1 The Kirby Institute, UNSW Sydney, Sydney, Australia. Electronic address: email@example.com.
2 The Kirby Institute, UNSW Sydney, Sydney, Australia.
3 Barcelona Institute for Global Health (ISGlobal), Hospital Clínic, University of Barcelona, Barcelona, Spain.
4 CHUM Research Centre, Centre Hospitalier de l'Université de Montréal, Montréal, Canada; Department of Family and Emergency Medicine, Faculty of Medicine, Université de Montréal, Montréal, Canada.
5 Centre for Social Research in Health, UNSW Sydney, Sydney, Australia.
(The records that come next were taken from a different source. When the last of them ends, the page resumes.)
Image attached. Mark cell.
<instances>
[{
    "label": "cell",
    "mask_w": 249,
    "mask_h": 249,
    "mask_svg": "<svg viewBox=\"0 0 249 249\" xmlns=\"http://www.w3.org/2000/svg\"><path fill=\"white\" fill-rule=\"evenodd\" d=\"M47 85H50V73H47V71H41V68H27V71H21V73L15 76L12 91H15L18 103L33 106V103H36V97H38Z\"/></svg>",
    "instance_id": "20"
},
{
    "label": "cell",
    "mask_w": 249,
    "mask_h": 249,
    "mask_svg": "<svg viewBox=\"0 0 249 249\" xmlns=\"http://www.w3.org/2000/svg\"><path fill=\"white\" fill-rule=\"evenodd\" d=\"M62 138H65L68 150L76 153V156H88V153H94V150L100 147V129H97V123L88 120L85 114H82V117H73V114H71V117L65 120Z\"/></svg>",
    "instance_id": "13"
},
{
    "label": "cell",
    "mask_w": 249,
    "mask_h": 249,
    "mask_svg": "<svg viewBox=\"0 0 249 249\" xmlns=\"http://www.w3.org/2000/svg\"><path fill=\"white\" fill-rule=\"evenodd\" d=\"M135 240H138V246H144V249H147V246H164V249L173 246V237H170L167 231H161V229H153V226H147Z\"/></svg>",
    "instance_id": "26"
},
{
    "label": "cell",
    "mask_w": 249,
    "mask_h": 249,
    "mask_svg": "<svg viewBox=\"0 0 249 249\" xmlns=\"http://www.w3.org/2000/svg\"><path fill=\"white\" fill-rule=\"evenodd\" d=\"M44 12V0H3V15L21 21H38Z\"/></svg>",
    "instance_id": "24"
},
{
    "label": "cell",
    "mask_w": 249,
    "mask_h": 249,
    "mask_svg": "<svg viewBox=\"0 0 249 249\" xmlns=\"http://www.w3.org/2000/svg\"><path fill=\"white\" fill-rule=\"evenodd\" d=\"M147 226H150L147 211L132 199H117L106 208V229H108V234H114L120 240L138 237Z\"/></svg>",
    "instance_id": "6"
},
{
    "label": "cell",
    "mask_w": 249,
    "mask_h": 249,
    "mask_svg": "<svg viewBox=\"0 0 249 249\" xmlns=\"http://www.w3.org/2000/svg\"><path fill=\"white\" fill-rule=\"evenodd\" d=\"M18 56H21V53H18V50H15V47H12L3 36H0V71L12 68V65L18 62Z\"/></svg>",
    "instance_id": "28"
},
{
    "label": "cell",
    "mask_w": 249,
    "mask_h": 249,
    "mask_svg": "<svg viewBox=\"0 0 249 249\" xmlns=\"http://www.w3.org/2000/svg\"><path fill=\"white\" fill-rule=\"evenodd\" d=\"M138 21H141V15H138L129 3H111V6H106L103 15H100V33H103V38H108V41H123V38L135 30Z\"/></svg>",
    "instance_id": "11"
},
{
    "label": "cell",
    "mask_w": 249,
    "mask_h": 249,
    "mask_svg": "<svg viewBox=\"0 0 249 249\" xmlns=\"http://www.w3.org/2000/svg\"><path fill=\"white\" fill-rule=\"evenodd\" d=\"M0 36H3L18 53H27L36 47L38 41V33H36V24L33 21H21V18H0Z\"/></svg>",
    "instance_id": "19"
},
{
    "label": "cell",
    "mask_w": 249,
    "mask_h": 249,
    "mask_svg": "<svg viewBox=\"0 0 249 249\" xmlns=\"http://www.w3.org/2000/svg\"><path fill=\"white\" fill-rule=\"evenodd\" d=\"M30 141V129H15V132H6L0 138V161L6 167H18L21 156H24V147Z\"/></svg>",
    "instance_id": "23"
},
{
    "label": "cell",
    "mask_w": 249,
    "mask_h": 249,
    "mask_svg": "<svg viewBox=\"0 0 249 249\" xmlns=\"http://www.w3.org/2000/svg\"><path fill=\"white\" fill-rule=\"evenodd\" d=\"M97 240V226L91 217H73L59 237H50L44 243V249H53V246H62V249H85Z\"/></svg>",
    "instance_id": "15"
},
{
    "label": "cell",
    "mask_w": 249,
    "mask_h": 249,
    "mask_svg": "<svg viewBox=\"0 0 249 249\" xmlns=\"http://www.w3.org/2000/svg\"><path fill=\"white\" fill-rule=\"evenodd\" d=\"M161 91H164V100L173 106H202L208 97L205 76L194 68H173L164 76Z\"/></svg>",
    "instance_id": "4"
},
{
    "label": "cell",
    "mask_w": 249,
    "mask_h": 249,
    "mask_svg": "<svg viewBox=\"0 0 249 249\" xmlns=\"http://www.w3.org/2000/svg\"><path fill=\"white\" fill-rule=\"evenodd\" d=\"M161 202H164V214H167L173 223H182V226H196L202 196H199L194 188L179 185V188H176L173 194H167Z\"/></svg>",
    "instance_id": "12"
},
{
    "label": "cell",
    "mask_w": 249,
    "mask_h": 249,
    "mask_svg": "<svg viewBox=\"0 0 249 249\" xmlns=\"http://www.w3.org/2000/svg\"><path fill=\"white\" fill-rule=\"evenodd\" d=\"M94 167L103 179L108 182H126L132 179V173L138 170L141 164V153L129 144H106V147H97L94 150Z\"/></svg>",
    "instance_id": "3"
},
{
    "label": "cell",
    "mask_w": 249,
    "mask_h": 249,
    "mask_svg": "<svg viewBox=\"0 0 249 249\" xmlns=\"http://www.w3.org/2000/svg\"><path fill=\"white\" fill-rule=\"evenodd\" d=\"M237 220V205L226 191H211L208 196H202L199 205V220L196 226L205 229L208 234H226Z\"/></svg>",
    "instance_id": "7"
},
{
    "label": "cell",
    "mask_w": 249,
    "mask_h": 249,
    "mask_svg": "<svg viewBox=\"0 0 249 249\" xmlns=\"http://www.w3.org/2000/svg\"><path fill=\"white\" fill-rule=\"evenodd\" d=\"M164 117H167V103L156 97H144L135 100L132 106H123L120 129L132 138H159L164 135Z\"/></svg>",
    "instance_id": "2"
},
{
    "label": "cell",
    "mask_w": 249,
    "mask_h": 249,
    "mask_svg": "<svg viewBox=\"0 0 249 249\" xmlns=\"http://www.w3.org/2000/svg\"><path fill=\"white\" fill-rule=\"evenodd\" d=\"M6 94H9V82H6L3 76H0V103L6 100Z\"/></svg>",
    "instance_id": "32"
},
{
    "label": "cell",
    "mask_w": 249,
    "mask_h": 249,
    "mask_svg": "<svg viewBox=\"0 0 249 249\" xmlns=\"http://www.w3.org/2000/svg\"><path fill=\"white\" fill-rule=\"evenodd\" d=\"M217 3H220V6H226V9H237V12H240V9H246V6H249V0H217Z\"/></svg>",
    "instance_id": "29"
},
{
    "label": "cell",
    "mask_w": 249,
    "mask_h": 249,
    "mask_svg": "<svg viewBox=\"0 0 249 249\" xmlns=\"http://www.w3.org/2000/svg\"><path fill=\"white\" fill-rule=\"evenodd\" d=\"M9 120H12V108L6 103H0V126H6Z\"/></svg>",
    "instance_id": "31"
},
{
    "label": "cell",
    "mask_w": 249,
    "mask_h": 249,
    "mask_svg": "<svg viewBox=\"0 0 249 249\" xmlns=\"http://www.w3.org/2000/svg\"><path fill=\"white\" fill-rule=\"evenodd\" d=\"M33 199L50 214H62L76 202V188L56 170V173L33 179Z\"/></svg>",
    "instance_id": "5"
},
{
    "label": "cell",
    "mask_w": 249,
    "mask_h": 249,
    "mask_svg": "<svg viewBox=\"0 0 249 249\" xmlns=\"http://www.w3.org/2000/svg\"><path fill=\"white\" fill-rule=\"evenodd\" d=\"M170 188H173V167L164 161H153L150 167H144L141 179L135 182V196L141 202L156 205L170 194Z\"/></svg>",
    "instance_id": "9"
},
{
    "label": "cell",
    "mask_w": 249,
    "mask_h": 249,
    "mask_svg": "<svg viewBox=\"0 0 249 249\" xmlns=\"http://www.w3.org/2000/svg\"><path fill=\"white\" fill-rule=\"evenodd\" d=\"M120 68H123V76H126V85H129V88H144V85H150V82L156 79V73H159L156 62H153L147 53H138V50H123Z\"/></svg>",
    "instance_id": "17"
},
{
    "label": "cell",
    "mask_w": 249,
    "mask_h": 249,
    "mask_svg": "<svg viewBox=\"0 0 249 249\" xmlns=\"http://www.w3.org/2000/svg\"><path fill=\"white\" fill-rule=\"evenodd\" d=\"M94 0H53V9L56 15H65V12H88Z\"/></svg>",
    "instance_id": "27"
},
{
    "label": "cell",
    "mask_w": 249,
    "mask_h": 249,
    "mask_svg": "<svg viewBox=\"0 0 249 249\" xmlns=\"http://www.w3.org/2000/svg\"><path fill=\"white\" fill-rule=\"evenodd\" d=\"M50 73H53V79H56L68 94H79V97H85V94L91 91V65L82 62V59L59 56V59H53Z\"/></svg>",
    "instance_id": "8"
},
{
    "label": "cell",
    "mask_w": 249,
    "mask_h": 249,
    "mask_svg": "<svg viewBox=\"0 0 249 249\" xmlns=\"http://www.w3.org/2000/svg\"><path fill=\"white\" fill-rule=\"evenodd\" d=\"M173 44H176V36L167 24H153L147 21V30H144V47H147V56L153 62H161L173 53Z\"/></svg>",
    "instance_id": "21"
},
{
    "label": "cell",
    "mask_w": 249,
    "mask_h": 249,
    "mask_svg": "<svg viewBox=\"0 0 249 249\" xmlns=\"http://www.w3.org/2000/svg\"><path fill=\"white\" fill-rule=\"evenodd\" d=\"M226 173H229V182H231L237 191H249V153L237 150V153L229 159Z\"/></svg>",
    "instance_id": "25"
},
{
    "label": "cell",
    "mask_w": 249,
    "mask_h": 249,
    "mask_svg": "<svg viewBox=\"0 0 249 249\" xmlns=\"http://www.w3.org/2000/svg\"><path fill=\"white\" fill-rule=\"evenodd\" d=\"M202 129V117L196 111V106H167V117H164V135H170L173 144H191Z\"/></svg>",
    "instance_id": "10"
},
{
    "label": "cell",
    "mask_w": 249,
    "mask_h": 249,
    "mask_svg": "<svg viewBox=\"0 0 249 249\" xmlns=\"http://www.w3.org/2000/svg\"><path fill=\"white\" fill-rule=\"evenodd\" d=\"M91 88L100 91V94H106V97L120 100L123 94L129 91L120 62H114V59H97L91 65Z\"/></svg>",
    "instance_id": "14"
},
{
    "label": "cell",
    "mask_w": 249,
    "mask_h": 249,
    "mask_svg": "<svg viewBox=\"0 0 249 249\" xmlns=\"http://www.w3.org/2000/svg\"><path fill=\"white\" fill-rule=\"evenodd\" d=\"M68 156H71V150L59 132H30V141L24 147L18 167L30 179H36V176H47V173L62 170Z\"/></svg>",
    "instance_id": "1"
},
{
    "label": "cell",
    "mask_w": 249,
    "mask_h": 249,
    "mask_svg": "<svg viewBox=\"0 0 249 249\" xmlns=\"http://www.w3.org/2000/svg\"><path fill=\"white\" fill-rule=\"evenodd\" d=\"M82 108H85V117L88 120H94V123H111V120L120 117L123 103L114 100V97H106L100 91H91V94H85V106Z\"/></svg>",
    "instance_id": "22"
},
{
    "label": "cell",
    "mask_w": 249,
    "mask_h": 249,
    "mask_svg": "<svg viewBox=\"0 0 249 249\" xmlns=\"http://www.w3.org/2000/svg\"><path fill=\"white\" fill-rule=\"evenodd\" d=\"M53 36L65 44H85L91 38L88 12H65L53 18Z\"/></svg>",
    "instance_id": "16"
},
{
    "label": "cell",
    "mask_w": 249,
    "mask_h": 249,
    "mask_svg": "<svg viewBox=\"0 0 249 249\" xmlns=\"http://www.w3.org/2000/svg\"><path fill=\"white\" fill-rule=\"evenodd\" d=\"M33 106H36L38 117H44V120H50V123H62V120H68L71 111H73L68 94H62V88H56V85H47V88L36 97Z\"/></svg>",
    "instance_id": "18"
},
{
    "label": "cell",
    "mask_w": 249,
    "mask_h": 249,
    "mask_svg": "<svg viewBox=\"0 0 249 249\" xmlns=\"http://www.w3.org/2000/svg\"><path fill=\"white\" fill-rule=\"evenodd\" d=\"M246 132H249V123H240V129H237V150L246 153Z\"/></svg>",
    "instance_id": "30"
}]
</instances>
There have been major strides towards the World Health Organization goal to eliminate hepatitis C virus (HCV) infection as a global public health threat. The availability of simple, well-tolerated direct-acting antiviral therapies for HCV infection that can achieve a cure in >95% of people has provided an important tool to help achieve the global elimination targets. Encouragingly, therapy is highly effective among people receiving opioid agonist therapy and people who have recently injected drugs. Moving forward, major challenges include ensuring that new infections are prevented from occurring and that people who are living with HCV are tested, linked to care, treated, receive appropriate follow-up, and have equitable access to care. This editorial highlights key themes and articles in a special issue focusing on the elimination of HCV among people who inject drugs. An overarching consideration flowing from this work is how to ensure equitable access to HCV treatment and care for all. This special issue maps the field in relation to: HCV prevention; the cascade of HCV care; strategies to enhance testing, linkage to care, and treatment uptake; and HCV treatment and reinfection. In addition, papers draw attention to the 'risk environments' and socio-ecological determinants of HCV acquisition, barriers to HCV care, the importance of messaging around the side-effects of new direct-acting antiviral therapies, the positive transformative potential of treatment and cure, and the key role of community-based drug user organizations in the HCV response. While this special issue highlights some successful efforts towards HCV elimination among people who inject drugs, it also highlights the relative lack of attention to settings in which resources enabling elimination are scarce, and where elimination hopes and potentials are less clear, such as in many low and middle income countries. Strengthening capacity in areas of the world where resources are more limited will be a critical step towards ensuring equity for all so that global HCV elimination among PWID can be achieved.